In order to achieve health equity, studies should directly measure how structural racism embedded in policies affects population health. While a large body of research shows that policy contexts matter for health, 24 , 25 relatively little is known about how and why policies undergirding structural racism compromise the health of minoritized groups. Nonetheless, several recent studies provide examples of novel strategies to understand how racially discriminatory policy contexts undermine population health. For example, research suggests that place‐based legacies of historical racial violence such as slavery and Jim Crow laws harm contemporary health among Black Americans. 26 , 27 In addition, several recent studies examine more than a dozen immigration‐focused measures to create indices of immigration policy contexts, and estimate their health effects. Findings show that greater degrees of racism and xenophobia characterized by more exclusionary policy contexts at the state level are predictive of worse health among Latinx populations. 28 , 29 It would also be useful to examine the extent to which health is shaped by recent discriminatory policies aimed at banning the teaching of Critical Race Theory and disenfranchising Black voters. 6 , 30 Notably, a recent study by Agénor and colleagues provides a publicly available database on 843 racism‐related laws spanning 10 legal domains. 31 These and other similar data can serve as important resources for health equity research.
2.2. To what extent do cultural racism and racist ideologies harm health?
In addition to institutional and legal aspects of racism, cultural and ideological forms of racism are also likely to contribute to racialized health inequities. 32 , 33 Indeed, findings from a handful of recent studies are suggestive of the deleterious consequences of cultural and ideological racism. For example, research has shown that poor health among Black people is linked to exposure to environments with greater degrees of anti‐Black ideologies, sentiments, and practices. 9 , 32 , 34 , 35 Examples of measures of anti‐Blackness from the literature include areal variation in explicit and implicit biases, racial resentment, rates of N‐word searches on Google, rates of police‐involved deaths of Black people, and number of hate groups (per capita). 34 , 35 , 36 , 37 Furthermore, using emerging computational methods will provide opportunities to scrape social media websites and other internet sources to capture novel, online racist content. Future research should use these measurement strategies to address a range of critical questions, such as: Which aspects of anti‐Black cultural frames and ideologies are most deleterious? What are the relationships among institutional, legal and cultural/ideological forms of racism, and what are their relative and collective effects on population health?
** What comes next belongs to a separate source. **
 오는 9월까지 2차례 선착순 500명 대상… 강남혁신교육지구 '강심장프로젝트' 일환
2.3. What can we learn about health equity by measuring structural racism across multiple spatial scales?
Both theoretical and empirical researches suggest that structural racism operates on multiple spatial scales or levels. 8 , 19 , 38 , 39 For example, quantitative studies have measured structural racism across a range of geographic levels, from census tracts, to PUMAs, to counties, to designated market areas, to states. 21 , 34 , 40 , 41 , 42 Although a plethora of studies point to structural racism being a multilevel phenomenon, health equity research on racism often only examines a single level. As a result, many critical questions remain unanswered, including: How is structural racism linked across different levels? What is the relative contribution of structural racism across different levels to racial inequities? Do the different levels of structural racism operate in a synergistic fashion to shape population health? How do we leverage policies at different levels to eliminate health inequities? Research that examines the health effects of structural racism at multiple levels—and their linkages—is essential for a better understanding of the role of place as a racialized social determinant of health.
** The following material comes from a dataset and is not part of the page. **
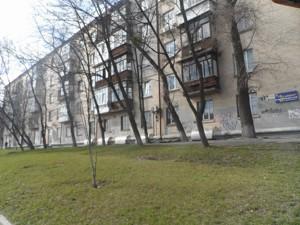 Квартира Дружбы Народов бульв., 13, Киев, Z-609775 - Фото3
2.4. What is the geography of racism and how is it linked to health?
While a robust literature shows that race and place are intertwined 39 , 43 , 44 and that place matters for health, 24 , 45 we know surprisingly little about the geography of structural racism and its relationship to health. Several population health studies have used color‐coded maps illustrating substantial variation in area racism as measured by racial inequalities, Jim Crow policies, and racist attitudes. 27 , 34 However, this literature has tended to use different measures and spatial scales; we lack a comprehensive picture of the geography of racism across the country. Where is racism especially high? Does the geography of racism differ across societal domains? Addressing these types of questions through “countermapping” projects—that is, using geocoded data to better understand the spatial distribution of racialized power and inequities 46 , 47 —is essential for understanding the place‐based experiences of racism and their health consequences. Future research should integrate insights across fields (especially critical geography, social sciences, and population health) for creating comprehensive heat maps of structural racism that can be useful tools for examining how the geography of structural racism affects health.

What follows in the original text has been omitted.